I have upgraded the software on the machine and Easy Transfer. My husband had to help me because I am a computer twit. However even I had no trouble transferring selected designs into the memory banks of the machine.
I have only one complaint, and it is a serious one. Why does Janome make great offers of freebies to purchasers in the USA only? Canadians use the same Web site and read the same magazines.
When I wrote to Janome to ask about this I did not receive any enlightment but a curt letter telling me they were happy I liked my machine. The marketing department has a lot to learn about good manners.
February 12, 2002
Evelyn W. writes:
I also purchased the Janome 10000 and traded my Pfaff 7570. I think the
10000 is wonderful and much, much easier to use than the Pfaff.
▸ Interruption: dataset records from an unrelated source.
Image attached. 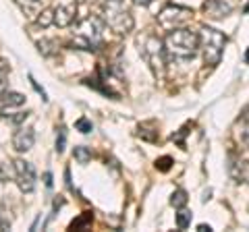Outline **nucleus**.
<instances>
[{
  "label": "nucleus",
  "mask_w": 249,
  "mask_h": 232,
  "mask_svg": "<svg viewBox=\"0 0 249 232\" xmlns=\"http://www.w3.org/2000/svg\"><path fill=\"white\" fill-rule=\"evenodd\" d=\"M164 48L170 58L191 60V58H196V54L199 50V35L185 27L170 29L168 35L164 37Z\"/></svg>",
  "instance_id": "1"
},
{
  "label": "nucleus",
  "mask_w": 249,
  "mask_h": 232,
  "mask_svg": "<svg viewBox=\"0 0 249 232\" xmlns=\"http://www.w3.org/2000/svg\"><path fill=\"white\" fill-rule=\"evenodd\" d=\"M102 32H104L102 17L83 19L73 32V46L81 50H91V52L98 50L102 46Z\"/></svg>",
  "instance_id": "2"
},
{
  "label": "nucleus",
  "mask_w": 249,
  "mask_h": 232,
  "mask_svg": "<svg viewBox=\"0 0 249 232\" xmlns=\"http://www.w3.org/2000/svg\"><path fill=\"white\" fill-rule=\"evenodd\" d=\"M102 21L116 33H129L133 29V17L129 11V0H104Z\"/></svg>",
  "instance_id": "3"
},
{
  "label": "nucleus",
  "mask_w": 249,
  "mask_h": 232,
  "mask_svg": "<svg viewBox=\"0 0 249 232\" xmlns=\"http://www.w3.org/2000/svg\"><path fill=\"white\" fill-rule=\"evenodd\" d=\"M227 44V35L212 27L199 29V48L204 52V60L208 66H216L222 58V50Z\"/></svg>",
  "instance_id": "4"
},
{
  "label": "nucleus",
  "mask_w": 249,
  "mask_h": 232,
  "mask_svg": "<svg viewBox=\"0 0 249 232\" xmlns=\"http://www.w3.org/2000/svg\"><path fill=\"white\" fill-rule=\"evenodd\" d=\"M143 58L152 66L154 75H162L166 66V48L158 35H147L143 42Z\"/></svg>",
  "instance_id": "5"
},
{
  "label": "nucleus",
  "mask_w": 249,
  "mask_h": 232,
  "mask_svg": "<svg viewBox=\"0 0 249 232\" xmlns=\"http://www.w3.org/2000/svg\"><path fill=\"white\" fill-rule=\"evenodd\" d=\"M191 9L187 6H178V4H166L164 9L160 11L158 15V23L162 29H177V27H183L187 21L191 19Z\"/></svg>",
  "instance_id": "6"
},
{
  "label": "nucleus",
  "mask_w": 249,
  "mask_h": 232,
  "mask_svg": "<svg viewBox=\"0 0 249 232\" xmlns=\"http://www.w3.org/2000/svg\"><path fill=\"white\" fill-rule=\"evenodd\" d=\"M13 168H15V181H17L19 189L23 193L34 191V187H36V168L25 160H15Z\"/></svg>",
  "instance_id": "7"
},
{
  "label": "nucleus",
  "mask_w": 249,
  "mask_h": 232,
  "mask_svg": "<svg viewBox=\"0 0 249 232\" xmlns=\"http://www.w3.org/2000/svg\"><path fill=\"white\" fill-rule=\"evenodd\" d=\"M235 9V0H206L204 13L210 19H222L232 13Z\"/></svg>",
  "instance_id": "8"
},
{
  "label": "nucleus",
  "mask_w": 249,
  "mask_h": 232,
  "mask_svg": "<svg viewBox=\"0 0 249 232\" xmlns=\"http://www.w3.org/2000/svg\"><path fill=\"white\" fill-rule=\"evenodd\" d=\"M36 143V133L31 127H21L17 133L13 135V148L17 151H29Z\"/></svg>",
  "instance_id": "9"
},
{
  "label": "nucleus",
  "mask_w": 249,
  "mask_h": 232,
  "mask_svg": "<svg viewBox=\"0 0 249 232\" xmlns=\"http://www.w3.org/2000/svg\"><path fill=\"white\" fill-rule=\"evenodd\" d=\"M75 15H77V4L58 6V9H54V25L69 27L75 21Z\"/></svg>",
  "instance_id": "10"
},
{
  "label": "nucleus",
  "mask_w": 249,
  "mask_h": 232,
  "mask_svg": "<svg viewBox=\"0 0 249 232\" xmlns=\"http://www.w3.org/2000/svg\"><path fill=\"white\" fill-rule=\"evenodd\" d=\"M23 102H25V96L23 94H17V91H2V94H0V112H6L9 108L21 106Z\"/></svg>",
  "instance_id": "11"
},
{
  "label": "nucleus",
  "mask_w": 249,
  "mask_h": 232,
  "mask_svg": "<svg viewBox=\"0 0 249 232\" xmlns=\"http://www.w3.org/2000/svg\"><path fill=\"white\" fill-rule=\"evenodd\" d=\"M231 172L239 182L241 181L249 182V162H235V164H231Z\"/></svg>",
  "instance_id": "12"
},
{
  "label": "nucleus",
  "mask_w": 249,
  "mask_h": 232,
  "mask_svg": "<svg viewBox=\"0 0 249 232\" xmlns=\"http://www.w3.org/2000/svg\"><path fill=\"white\" fill-rule=\"evenodd\" d=\"M191 224V212L185 210V207H178V214H177V228L178 230H185L187 226Z\"/></svg>",
  "instance_id": "13"
},
{
  "label": "nucleus",
  "mask_w": 249,
  "mask_h": 232,
  "mask_svg": "<svg viewBox=\"0 0 249 232\" xmlns=\"http://www.w3.org/2000/svg\"><path fill=\"white\" fill-rule=\"evenodd\" d=\"M73 158L79 162V164H88V162L91 160V151L88 148H83V145H79V148L73 149Z\"/></svg>",
  "instance_id": "14"
},
{
  "label": "nucleus",
  "mask_w": 249,
  "mask_h": 232,
  "mask_svg": "<svg viewBox=\"0 0 249 232\" xmlns=\"http://www.w3.org/2000/svg\"><path fill=\"white\" fill-rule=\"evenodd\" d=\"M91 220H93L91 214H83L81 218H77V220L71 222V230H83V228H88L89 224H91Z\"/></svg>",
  "instance_id": "15"
},
{
  "label": "nucleus",
  "mask_w": 249,
  "mask_h": 232,
  "mask_svg": "<svg viewBox=\"0 0 249 232\" xmlns=\"http://www.w3.org/2000/svg\"><path fill=\"white\" fill-rule=\"evenodd\" d=\"M54 23V9H46L40 13V17H37V25L40 27H48Z\"/></svg>",
  "instance_id": "16"
},
{
  "label": "nucleus",
  "mask_w": 249,
  "mask_h": 232,
  "mask_svg": "<svg viewBox=\"0 0 249 232\" xmlns=\"http://www.w3.org/2000/svg\"><path fill=\"white\" fill-rule=\"evenodd\" d=\"M170 205L173 207H185L187 205V193L183 191V189H178V191H175V195H173V199H170Z\"/></svg>",
  "instance_id": "17"
},
{
  "label": "nucleus",
  "mask_w": 249,
  "mask_h": 232,
  "mask_svg": "<svg viewBox=\"0 0 249 232\" xmlns=\"http://www.w3.org/2000/svg\"><path fill=\"white\" fill-rule=\"evenodd\" d=\"M11 224H13V220H11L9 212H6V207L0 205V230H9Z\"/></svg>",
  "instance_id": "18"
},
{
  "label": "nucleus",
  "mask_w": 249,
  "mask_h": 232,
  "mask_svg": "<svg viewBox=\"0 0 249 232\" xmlns=\"http://www.w3.org/2000/svg\"><path fill=\"white\" fill-rule=\"evenodd\" d=\"M239 141L245 145V148L249 149V122H245L243 125V129L239 131Z\"/></svg>",
  "instance_id": "19"
},
{
  "label": "nucleus",
  "mask_w": 249,
  "mask_h": 232,
  "mask_svg": "<svg viewBox=\"0 0 249 232\" xmlns=\"http://www.w3.org/2000/svg\"><path fill=\"white\" fill-rule=\"evenodd\" d=\"M75 129H77V131H81V133H89L93 127H91V122H89L88 118H79V120L75 122Z\"/></svg>",
  "instance_id": "20"
},
{
  "label": "nucleus",
  "mask_w": 249,
  "mask_h": 232,
  "mask_svg": "<svg viewBox=\"0 0 249 232\" xmlns=\"http://www.w3.org/2000/svg\"><path fill=\"white\" fill-rule=\"evenodd\" d=\"M65 143H67V131L60 129L58 131V137H56V151H65Z\"/></svg>",
  "instance_id": "21"
},
{
  "label": "nucleus",
  "mask_w": 249,
  "mask_h": 232,
  "mask_svg": "<svg viewBox=\"0 0 249 232\" xmlns=\"http://www.w3.org/2000/svg\"><path fill=\"white\" fill-rule=\"evenodd\" d=\"M170 164H173V160L170 158H160L158 162H156V168L162 170V172H166V170H170Z\"/></svg>",
  "instance_id": "22"
},
{
  "label": "nucleus",
  "mask_w": 249,
  "mask_h": 232,
  "mask_svg": "<svg viewBox=\"0 0 249 232\" xmlns=\"http://www.w3.org/2000/svg\"><path fill=\"white\" fill-rule=\"evenodd\" d=\"M6 77H9V65H6L4 60H0V87H2V85H4Z\"/></svg>",
  "instance_id": "23"
},
{
  "label": "nucleus",
  "mask_w": 249,
  "mask_h": 232,
  "mask_svg": "<svg viewBox=\"0 0 249 232\" xmlns=\"http://www.w3.org/2000/svg\"><path fill=\"white\" fill-rule=\"evenodd\" d=\"M191 125H187V127H183L181 131H178V135H173V137H170V139H173V141L175 143H178V145H185V141H183V137L187 135V133H189V131H187V129H189Z\"/></svg>",
  "instance_id": "24"
},
{
  "label": "nucleus",
  "mask_w": 249,
  "mask_h": 232,
  "mask_svg": "<svg viewBox=\"0 0 249 232\" xmlns=\"http://www.w3.org/2000/svg\"><path fill=\"white\" fill-rule=\"evenodd\" d=\"M9 176H11L9 164H4V162H0V181H9Z\"/></svg>",
  "instance_id": "25"
},
{
  "label": "nucleus",
  "mask_w": 249,
  "mask_h": 232,
  "mask_svg": "<svg viewBox=\"0 0 249 232\" xmlns=\"http://www.w3.org/2000/svg\"><path fill=\"white\" fill-rule=\"evenodd\" d=\"M44 179H46V187H52V174H50V172H46V174H44Z\"/></svg>",
  "instance_id": "26"
},
{
  "label": "nucleus",
  "mask_w": 249,
  "mask_h": 232,
  "mask_svg": "<svg viewBox=\"0 0 249 232\" xmlns=\"http://www.w3.org/2000/svg\"><path fill=\"white\" fill-rule=\"evenodd\" d=\"M133 2L139 6H147V4H152V0H133Z\"/></svg>",
  "instance_id": "27"
},
{
  "label": "nucleus",
  "mask_w": 249,
  "mask_h": 232,
  "mask_svg": "<svg viewBox=\"0 0 249 232\" xmlns=\"http://www.w3.org/2000/svg\"><path fill=\"white\" fill-rule=\"evenodd\" d=\"M197 230H199V232H208V230H212V228H210V226H206V224H199V226H197Z\"/></svg>",
  "instance_id": "28"
},
{
  "label": "nucleus",
  "mask_w": 249,
  "mask_h": 232,
  "mask_svg": "<svg viewBox=\"0 0 249 232\" xmlns=\"http://www.w3.org/2000/svg\"><path fill=\"white\" fill-rule=\"evenodd\" d=\"M243 120H245V122H249V106L243 110Z\"/></svg>",
  "instance_id": "29"
},
{
  "label": "nucleus",
  "mask_w": 249,
  "mask_h": 232,
  "mask_svg": "<svg viewBox=\"0 0 249 232\" xmlns=\"http://www.w3.org/2000/svg\"><path fill=\"white\" fill-rule=\"evenodd\" d=\"M245 63H249V48H247V52H245Z\"/></svg>",
  "instance_id": "30"
},
{
  "label": "nucleus",
  "mask_w": 249,
  "mask_h": 232,
  "mask_svg": "<svg viewBox=\"0 0 249 232\" xmlns=\"http://www.w3.org/2000/svg\"><path fill=\"white\" fill-rule=\"evenodd\" d=\"M83 2H93V0H83Z\"/></svg>",
  "instance_id": "31"
},
{
  "label": "nucleus",
  "mask_w": 249,
  "mask_h": 232,
  "mask_svg": "<svg viewBox=\"0 0 249 232\" xmlns=\"http://www.w3.org/2000/svg\"><path fill=\"white\" fill-rule=\"evenodd\" d=\"M29 2H37V0H29Z\"/></svg>",
  "instance_id": "32"
}]
</instances>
the comment from another customer stating her needle threader was hard to
use. I find it the easist part of the machine and because my sight is
changing, it’s a neccessary time saver. Two big thumbs up for the Janome
February 22, 2002
Jeannie H. writes:
I, too, have recently purchased the 10000. I did not trade my Pfaff 7570, as I have been a Pfaff person for years, and habits die hard.
I had always extolled the virtues of the Pfaff dual feed and the quality of the stitch. However, I have had to eat my words.
I am looking at selling my 7570 because the 10000 is so much more intuitive in the sewing realm. The quilting and piecing is far superior to anything that I have done on the Pfaff, even with the dual feed.
The free-motion stitching is a dream come true, rivalling the quality of stitch of a long arm. (And I am not the most fluid of free-motion quilters, either!)
My only concern is the length of the bed. I wish that it were about an inch longer.
I would encourage anyone to consider this machine. It is an extremely well-kept secret. And the customer support is outstanding!